Instruction: Pull every line of the listing below and reproduce it verbatim, with nothing changed.

━━━ Data records ━━━

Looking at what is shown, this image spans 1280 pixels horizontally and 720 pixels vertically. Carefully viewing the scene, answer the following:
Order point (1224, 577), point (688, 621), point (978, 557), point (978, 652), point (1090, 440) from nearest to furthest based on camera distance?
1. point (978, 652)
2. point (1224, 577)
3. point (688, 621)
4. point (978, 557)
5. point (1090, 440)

━━━

Reply:
Looking at what is shown, this image spans 1280 pixels horizontally and 720 pixels vertically. Carefully viewing the scene, answer the following:
Order point (1224, 577), point (688, 621), point (978, 557), point (978, 652), point (1090, 440) from nearest to furthest based on camera distance?
1. point (978, 652)
2. point (1224, 577)
3. point (688, 621)
4. point (978, 557)
5. point (1090, 440)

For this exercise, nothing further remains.